Os meses se passaram sem notícias. Um ano depois, chamaram Anabel para um novo controle que detectou o câncer. 

Ela foi a primeira vítima das falhas a apresentar uma denúncia contra o Sistema de Saúde da Andaluzia (SAS), já que na Espanha, país muito descentralizado, a saúde é uma competência das regiões.

– 230 casos de câncer –

O escândalo foi revelado em setembro pela ‘Amama Andaluzia’, uma associação de mulheres com câncer de mama, após meses coletando alertas de suas assistidas. 

Sua presidente, Ángela Claverol, conta que até agora receberam notificações de cerca de 4.000 mulheres preocupadas por não terem sido contatadas após realizarem mamografias. 

Alguns exames revelaram anomalias que exigiam acompanhamento nas semanas seguintes. Entre os casos, pelo menos 230 mulheres desenvolveram câncer, e três morreram, segundo o último levantamento, ainda provisório, do advogado da associação, Manuel Jiménez. 

Apesar de inicialmente referir-se a três ou quatro casos, o governo regional andaluz de direita, alvo de protestos em frente ao Parlamento regional e diante de hospitais, calcula agora que pode haver 2.317 mulheres afetadas pela falta de acompanhamento. 

As autoridades locais asseguram à AFP, no entanto, que não estão cientes de nenhum caso de câncer ou morte. 

O primeiro-ministro, o socialista Pedro Sánchez, criticou o Executivo regional, acusando-o de ser responsável por um “processo de privatização” da saúde que levou à precariedade dos serviços. 

“Antes bastava uma ligação, uma ligação breve, rotineira para evitar um sofrimento imenso a muitas pessoas. Mas essa ligação nunca chegou, e o mais grave é que ainda se desconhece o motivo”, indicou Sánchez recentemente no Congresso dos Deputados. 

Se a doença “tivesse sido diagnosticada a tempo, tudo o que eu teria evitado (…) Nesta doença, o tempo conta”, afirma Amparo Pérez, uma ex-cabeleireira de 56 anos. 

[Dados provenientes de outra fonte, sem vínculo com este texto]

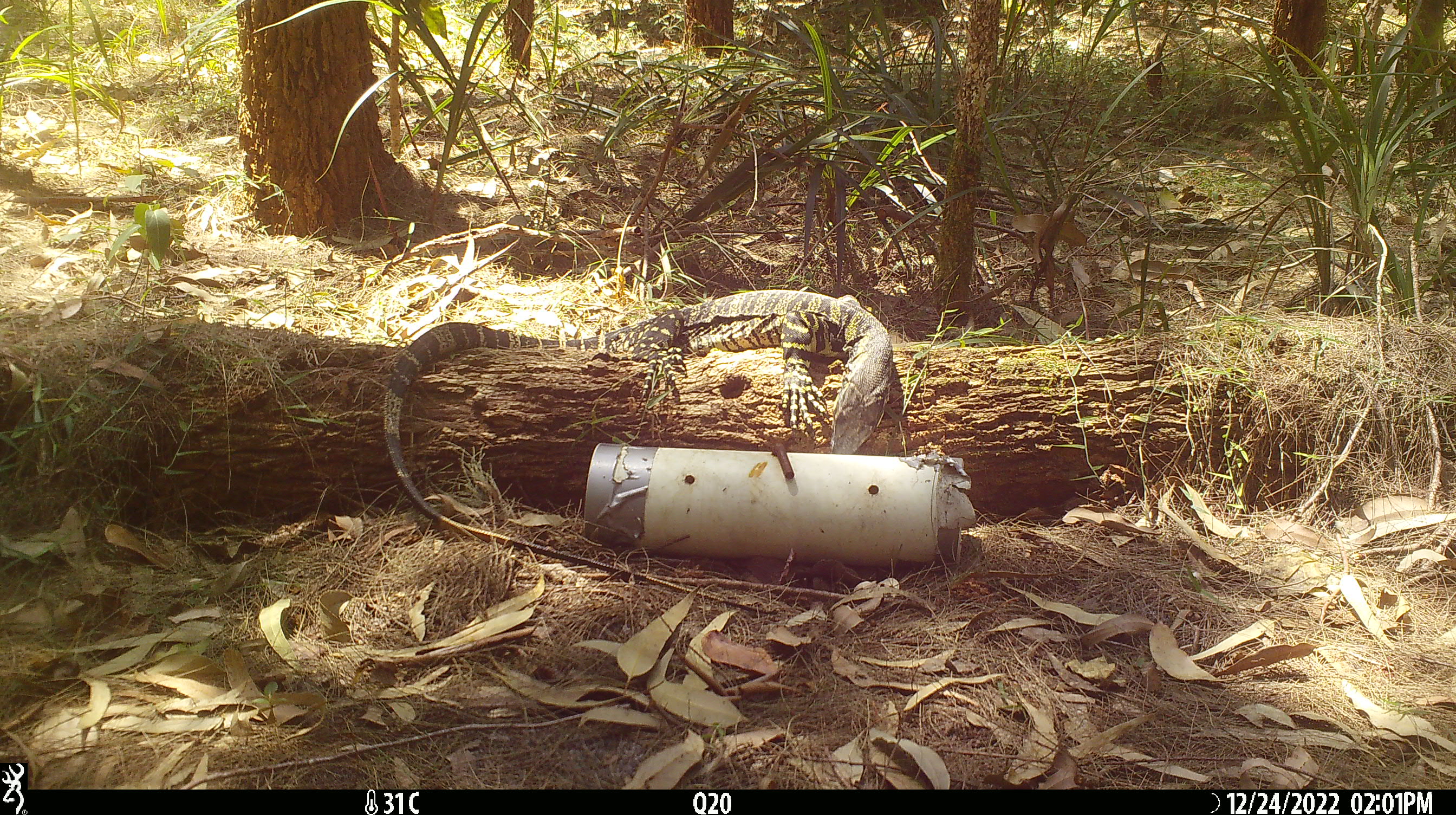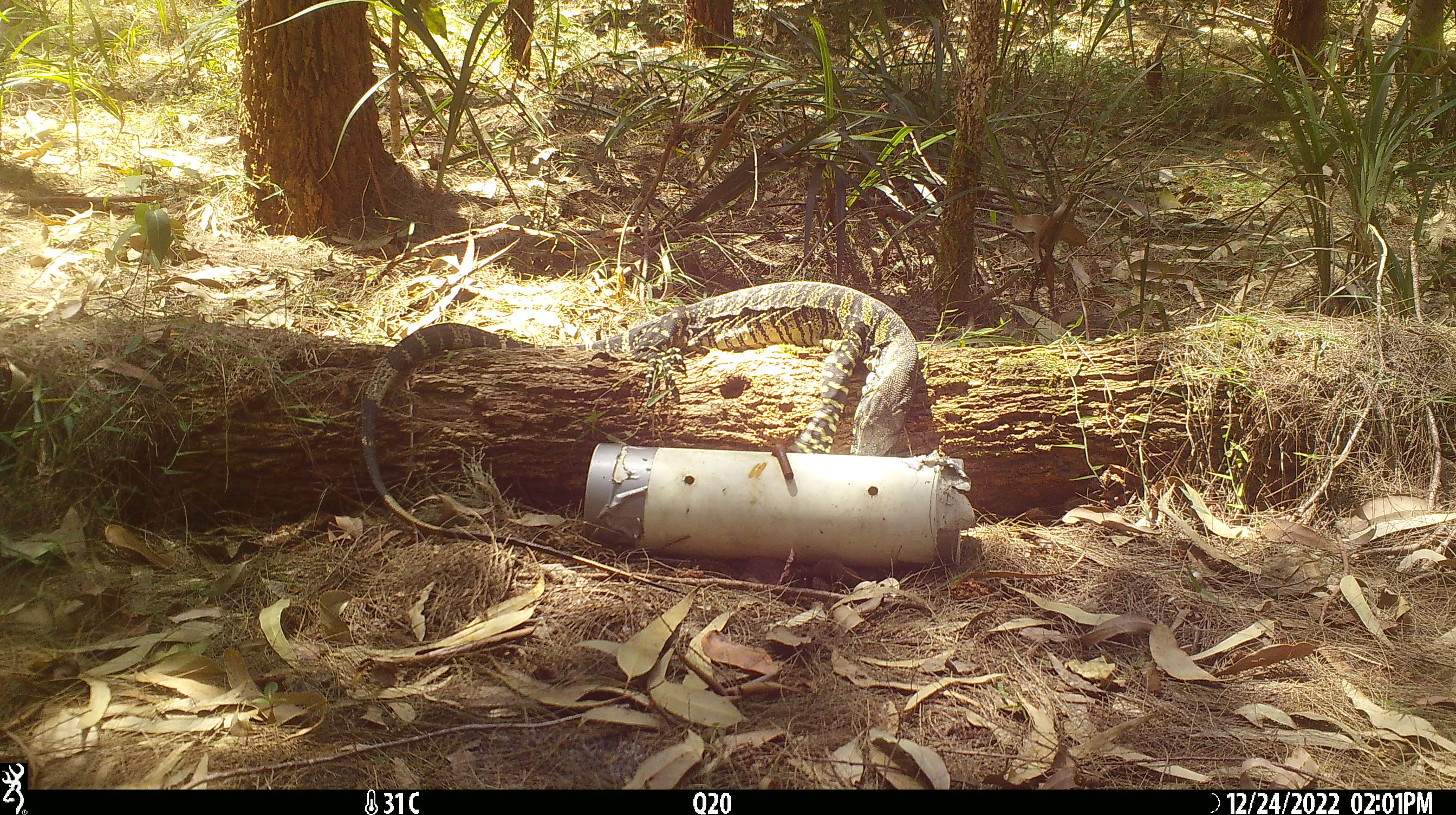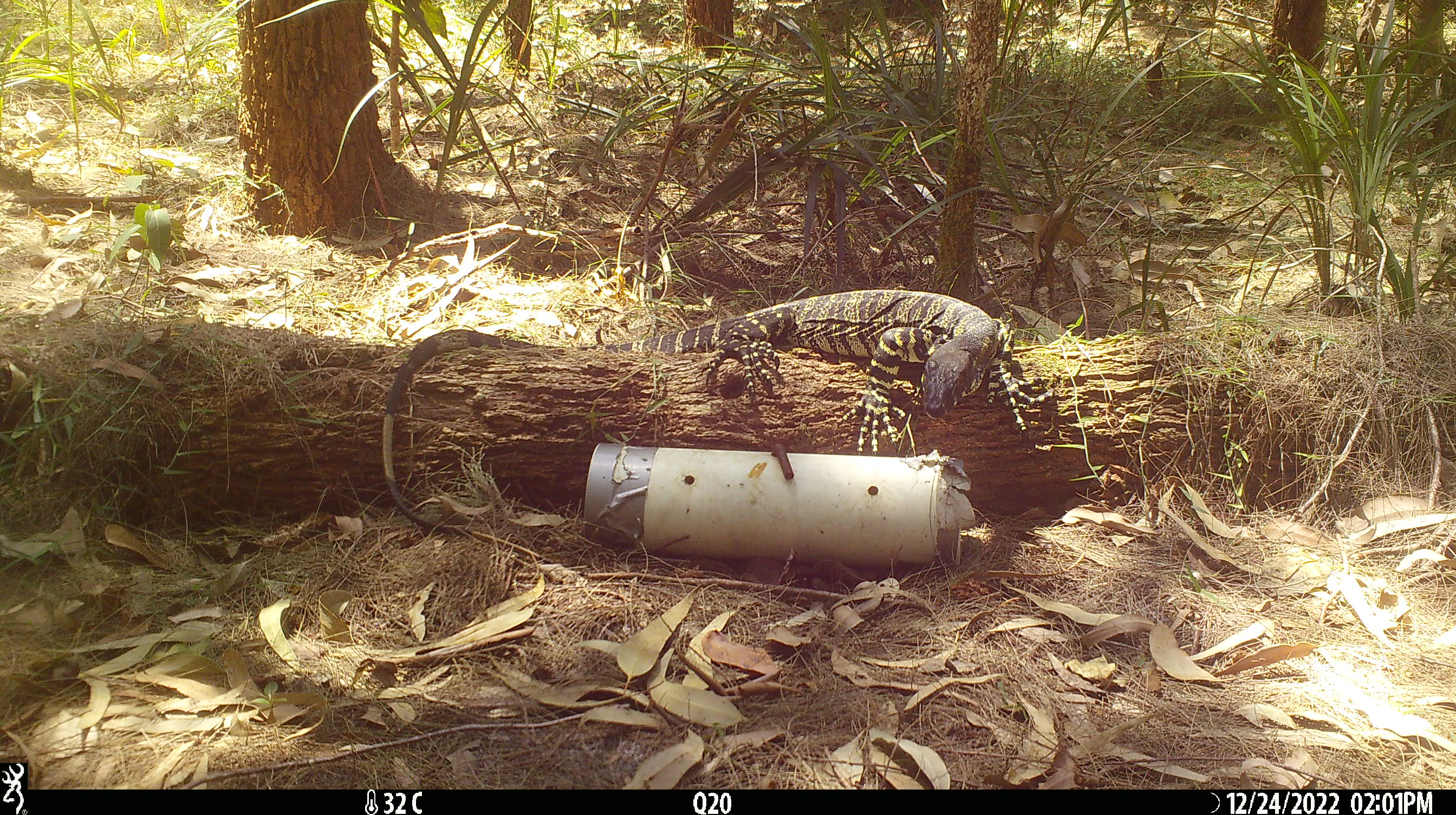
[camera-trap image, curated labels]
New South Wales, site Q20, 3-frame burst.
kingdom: Animalia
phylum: Chordata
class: Reptilia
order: Squamata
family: Varanidae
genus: Varanus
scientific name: Varanus varius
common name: lace monitor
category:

Após realizar os exames em junho de 2023, meses se passaram até ela saber que deveria fazer exames complementares. Ela precisou se submeter a uma dupla mastectomia em fevereiro de 2024. 

– Sistema “muito burocratizado” –

Na sede da Amama, em Sevilha, um mural incentiva o autoexame e folhetos oferecem aulas de flamenco para amenizar os efeitos colaterais da quimioterapia. 

Sua presidente, Ángela Claverol, lamenta a “omissão, o descaso e a incompetência” para explicar as falhas. Consequências de um sistema “muito burocratizado”, sugere Rafael Ojeda, presidente do sindicato de médicos SMA. 

O Ministério Público da Andaluzia investiga possíveis “deficiências na prestação” de serviços de saúde. 

O governo regional anunciou um plano de emergência de 12 milhões de euros (cerca de 74,69 milhões de reais), prometendo contratações adicionais, e vários responsáveis foram obrigados a renunciar. 

A indignação, no entanto, está longe de se dissipar e pode custar caro aos dirigentes locais, a poucos meses de eleições regionais cruciais na Espanha.